TO BE DONE: Turn the lines from the one containing "How far away from the shooting" through the end of the rows, both included, into a Markdown table with a Line column giving each line's number and a Content column giving the line itself. Leave out blank lines.

+ + + +

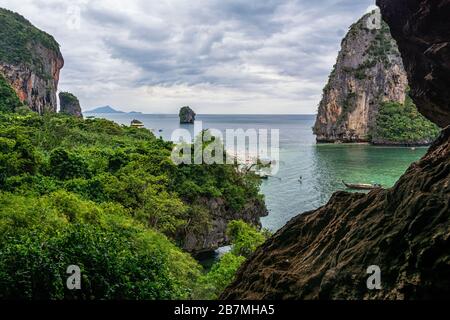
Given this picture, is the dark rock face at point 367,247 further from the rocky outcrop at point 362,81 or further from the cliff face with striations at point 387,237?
the rocky outcrop at point 362,81

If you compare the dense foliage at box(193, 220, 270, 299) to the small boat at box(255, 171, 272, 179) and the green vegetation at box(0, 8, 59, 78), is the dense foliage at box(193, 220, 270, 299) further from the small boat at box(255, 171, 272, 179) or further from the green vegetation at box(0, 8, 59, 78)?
the green vegetation at box(0, 8, 59, 78)

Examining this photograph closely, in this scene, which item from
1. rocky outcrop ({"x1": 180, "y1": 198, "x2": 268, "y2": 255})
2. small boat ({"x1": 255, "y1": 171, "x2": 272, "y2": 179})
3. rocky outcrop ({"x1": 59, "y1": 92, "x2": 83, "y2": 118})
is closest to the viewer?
rocky outcrop ({"x1": 180, "y1": 198, "x2": 268, "y2": 255})

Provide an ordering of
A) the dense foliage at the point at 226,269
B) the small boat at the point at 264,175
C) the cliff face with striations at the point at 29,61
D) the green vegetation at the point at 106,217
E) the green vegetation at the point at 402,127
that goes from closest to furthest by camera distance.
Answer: the green vegetation at the point at 106,217 < the dense foliage at the point at 226,269 < the small boat at the point at 264,175 < the cliff face with striations at the point at 29,61 < the green vegetation at the point at 402,127

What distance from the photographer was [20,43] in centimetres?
10469

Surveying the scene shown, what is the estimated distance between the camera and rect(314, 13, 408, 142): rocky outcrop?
4870 inches

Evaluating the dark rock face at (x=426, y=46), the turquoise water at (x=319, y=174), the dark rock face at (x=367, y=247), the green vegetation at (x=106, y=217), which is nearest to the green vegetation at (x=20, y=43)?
the green vegetation at (x=106, y=217)

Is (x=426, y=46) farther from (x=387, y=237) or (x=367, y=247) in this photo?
(x=367, y=247)

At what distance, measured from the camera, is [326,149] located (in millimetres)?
106000

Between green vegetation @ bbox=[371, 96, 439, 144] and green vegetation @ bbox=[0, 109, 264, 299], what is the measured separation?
7877cm

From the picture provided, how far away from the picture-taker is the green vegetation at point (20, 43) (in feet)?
325

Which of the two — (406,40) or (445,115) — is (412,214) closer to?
(445,115)

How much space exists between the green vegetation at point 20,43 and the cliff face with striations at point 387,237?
326 feet

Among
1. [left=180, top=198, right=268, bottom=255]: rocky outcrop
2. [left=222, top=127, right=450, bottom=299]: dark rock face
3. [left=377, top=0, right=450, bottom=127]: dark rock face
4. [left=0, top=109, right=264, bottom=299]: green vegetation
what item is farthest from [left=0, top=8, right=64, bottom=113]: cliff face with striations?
[left=222, top=127, right=450, bottom=299]: dark rock face

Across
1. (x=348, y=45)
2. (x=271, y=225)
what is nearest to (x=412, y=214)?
(x=271, y=225)
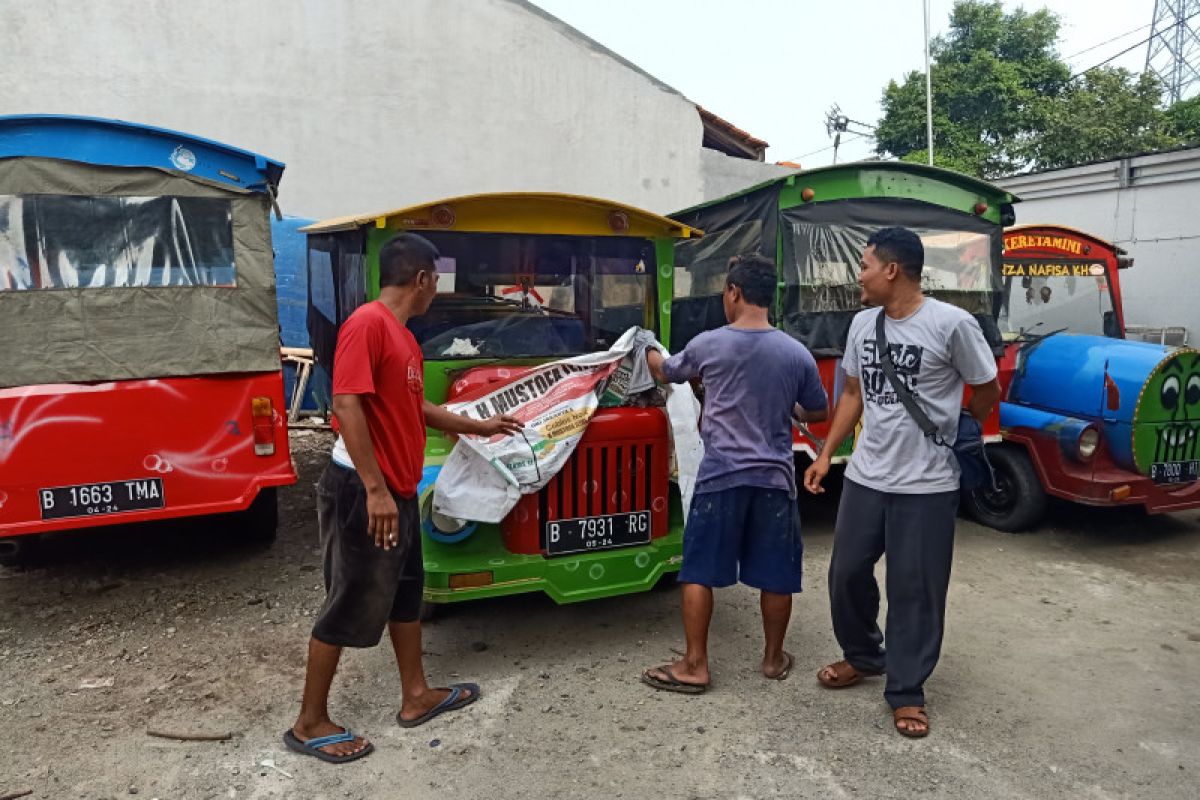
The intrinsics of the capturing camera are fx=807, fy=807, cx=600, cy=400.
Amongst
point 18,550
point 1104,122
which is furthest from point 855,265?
point 1104,122

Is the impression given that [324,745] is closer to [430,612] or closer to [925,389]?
[430,612]

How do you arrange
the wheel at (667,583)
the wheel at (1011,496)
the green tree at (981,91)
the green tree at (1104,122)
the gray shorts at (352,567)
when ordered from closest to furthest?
the gray shorts at (352,567) < the wheel at (667,583) < the wheel at (1011,496) < the green tree at (1104,122) < the green tree at (981,91)

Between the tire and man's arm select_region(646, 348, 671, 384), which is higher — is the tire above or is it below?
below

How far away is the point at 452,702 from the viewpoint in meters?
3.29

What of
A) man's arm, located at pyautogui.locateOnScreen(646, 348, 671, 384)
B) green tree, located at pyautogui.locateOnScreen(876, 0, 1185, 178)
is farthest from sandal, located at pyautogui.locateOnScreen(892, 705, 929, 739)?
green tree, located at pyautogui.locateOnScreen(876, 0, 1185, 178)

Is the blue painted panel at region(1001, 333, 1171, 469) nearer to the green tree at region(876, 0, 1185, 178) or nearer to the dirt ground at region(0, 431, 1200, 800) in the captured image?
the dirt ground at region(0, 431, 1200, 800)

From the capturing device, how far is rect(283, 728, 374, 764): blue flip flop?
2.92 m

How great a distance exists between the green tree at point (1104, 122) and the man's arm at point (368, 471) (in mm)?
21145

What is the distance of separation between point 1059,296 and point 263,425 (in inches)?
243

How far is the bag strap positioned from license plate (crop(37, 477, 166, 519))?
3.62 meters

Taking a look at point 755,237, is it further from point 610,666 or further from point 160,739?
point 160,739

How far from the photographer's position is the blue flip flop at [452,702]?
3170 mm

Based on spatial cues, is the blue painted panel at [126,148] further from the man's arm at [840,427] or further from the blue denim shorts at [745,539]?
the man's arm at [840,427]

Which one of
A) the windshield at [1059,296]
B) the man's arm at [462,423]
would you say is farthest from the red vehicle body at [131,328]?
the windshield at [1059,296]
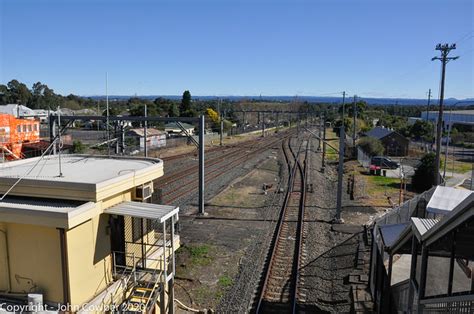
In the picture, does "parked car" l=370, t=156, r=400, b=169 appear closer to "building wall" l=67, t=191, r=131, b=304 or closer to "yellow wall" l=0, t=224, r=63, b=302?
"building wall" l=67, t=191, r=131, b=304

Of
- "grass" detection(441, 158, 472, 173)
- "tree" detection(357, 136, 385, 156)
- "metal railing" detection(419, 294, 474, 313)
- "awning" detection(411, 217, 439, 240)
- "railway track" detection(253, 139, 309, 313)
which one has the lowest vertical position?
"grass" detection(441, 158, 472, 173)

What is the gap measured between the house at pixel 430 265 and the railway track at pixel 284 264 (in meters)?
2.13

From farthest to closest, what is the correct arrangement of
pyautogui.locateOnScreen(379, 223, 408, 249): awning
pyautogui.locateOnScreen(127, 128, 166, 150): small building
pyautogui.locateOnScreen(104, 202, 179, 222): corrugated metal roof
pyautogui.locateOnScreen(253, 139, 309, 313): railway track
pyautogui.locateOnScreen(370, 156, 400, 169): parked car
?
pyautogui.locateOnScreen(127, 128, 166, 150): small building
pyautogui.locateOnScreen(370, 156, 400, 169): parked car
pyautogui.locateOnScreen(253, 139, 309, 313): railway track
pyautogui.locateOnScreen(379, 223, 408, 249): awning
pyautogui.locateOnScreen(104, 202, 179, 222): corrugated metal roof

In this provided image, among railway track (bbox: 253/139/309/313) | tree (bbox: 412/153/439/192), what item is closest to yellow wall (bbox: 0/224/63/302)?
railway track (bbox: 253/139/309/313)

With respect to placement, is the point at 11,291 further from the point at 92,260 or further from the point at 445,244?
the point at 445,244

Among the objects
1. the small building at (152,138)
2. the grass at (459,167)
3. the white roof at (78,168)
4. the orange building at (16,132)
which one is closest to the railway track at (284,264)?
the white roof at (78,168)

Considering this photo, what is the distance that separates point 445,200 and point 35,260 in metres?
12.6

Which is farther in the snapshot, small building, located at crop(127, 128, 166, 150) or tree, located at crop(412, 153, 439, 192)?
small building, located at crop(127, 128, 166, 150)

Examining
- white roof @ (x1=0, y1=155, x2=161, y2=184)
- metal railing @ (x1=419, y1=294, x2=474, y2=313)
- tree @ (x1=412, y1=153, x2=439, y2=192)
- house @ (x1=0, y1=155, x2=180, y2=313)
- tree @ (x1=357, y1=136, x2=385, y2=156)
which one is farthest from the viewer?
tree @ (x1=357, y1=136, x2=385, y2=156)

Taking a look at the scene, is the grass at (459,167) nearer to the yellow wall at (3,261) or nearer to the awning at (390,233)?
the awning at (390,233)

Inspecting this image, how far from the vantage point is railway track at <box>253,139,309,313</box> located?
10.2 m

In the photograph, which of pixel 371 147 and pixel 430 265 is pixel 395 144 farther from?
pixel 430 265

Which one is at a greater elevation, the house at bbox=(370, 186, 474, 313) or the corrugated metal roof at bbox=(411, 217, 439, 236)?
the corrugated metal roof at bbox=(411, 217, 439, 236)

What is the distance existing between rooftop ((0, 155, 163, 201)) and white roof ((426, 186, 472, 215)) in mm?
9038
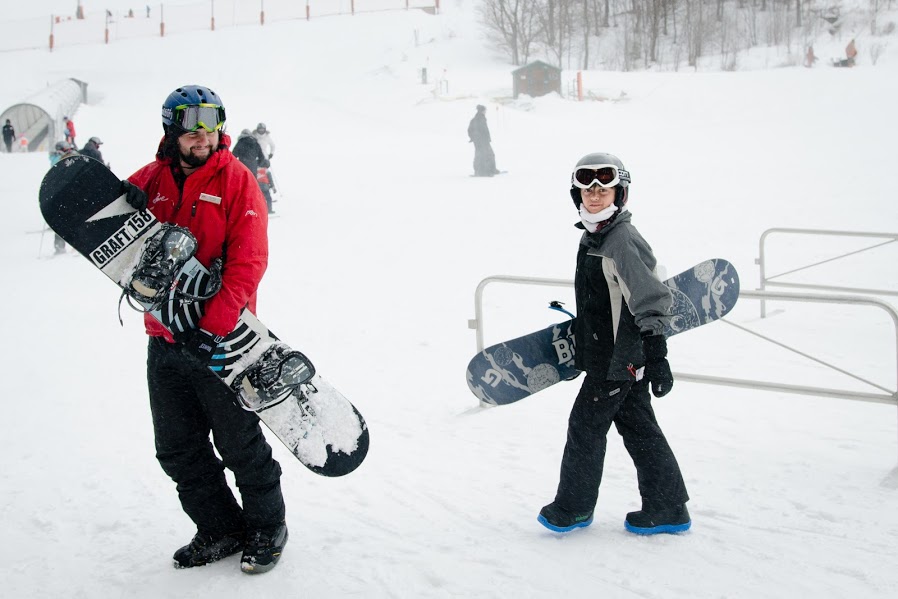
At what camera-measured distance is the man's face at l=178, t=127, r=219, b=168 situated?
9.29ft

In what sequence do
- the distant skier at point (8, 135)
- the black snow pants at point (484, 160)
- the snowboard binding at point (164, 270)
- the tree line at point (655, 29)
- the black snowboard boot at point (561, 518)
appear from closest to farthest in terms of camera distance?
the snowboard binding at point (164, 270) < the black snowboard boot at point (561, 518) < the black snow pants at point (484, 160) < the distant skier at point (8, 135) < the tree line at point (655, 29)

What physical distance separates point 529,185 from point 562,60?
35.4 meters

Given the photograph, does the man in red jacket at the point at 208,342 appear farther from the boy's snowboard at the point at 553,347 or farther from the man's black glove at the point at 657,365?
the man's black glove at the point at 657,365

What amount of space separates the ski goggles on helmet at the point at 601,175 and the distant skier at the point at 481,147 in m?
14.2

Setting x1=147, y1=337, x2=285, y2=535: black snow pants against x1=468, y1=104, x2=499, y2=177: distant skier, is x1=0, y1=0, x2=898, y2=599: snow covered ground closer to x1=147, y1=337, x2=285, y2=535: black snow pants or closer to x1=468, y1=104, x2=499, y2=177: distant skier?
x1=147, y1=337, x2=285, y2=535: black snow pants

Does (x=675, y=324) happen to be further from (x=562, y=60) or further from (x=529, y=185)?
(x=562, y=60)

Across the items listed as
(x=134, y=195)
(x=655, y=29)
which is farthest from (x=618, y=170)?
(x=655, y=29)

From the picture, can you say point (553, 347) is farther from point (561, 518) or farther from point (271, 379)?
point (271, 379)

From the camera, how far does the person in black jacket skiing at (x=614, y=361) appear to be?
298cm

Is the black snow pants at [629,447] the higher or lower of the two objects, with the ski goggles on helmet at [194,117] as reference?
lower

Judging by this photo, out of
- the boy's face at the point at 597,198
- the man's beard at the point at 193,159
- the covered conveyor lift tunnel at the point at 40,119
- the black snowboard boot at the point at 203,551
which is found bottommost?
the black snowboard boot at the point at 203,551

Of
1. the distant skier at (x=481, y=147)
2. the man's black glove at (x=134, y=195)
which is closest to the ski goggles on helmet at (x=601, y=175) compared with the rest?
the man's black glove at (x=134, y=195)

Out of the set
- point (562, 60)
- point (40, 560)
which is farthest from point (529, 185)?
point (562, 60)

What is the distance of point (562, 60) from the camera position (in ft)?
160
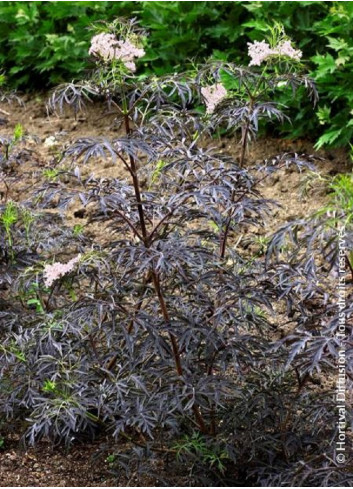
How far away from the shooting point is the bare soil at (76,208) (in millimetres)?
3326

+ + + +

WRITTEN SOLUTION:
| Line | Content |
|---|---|
| 1 | How far away from the shooting point is the bare soil at (76,208) (in millimetres)? |
| 2 | 3326 |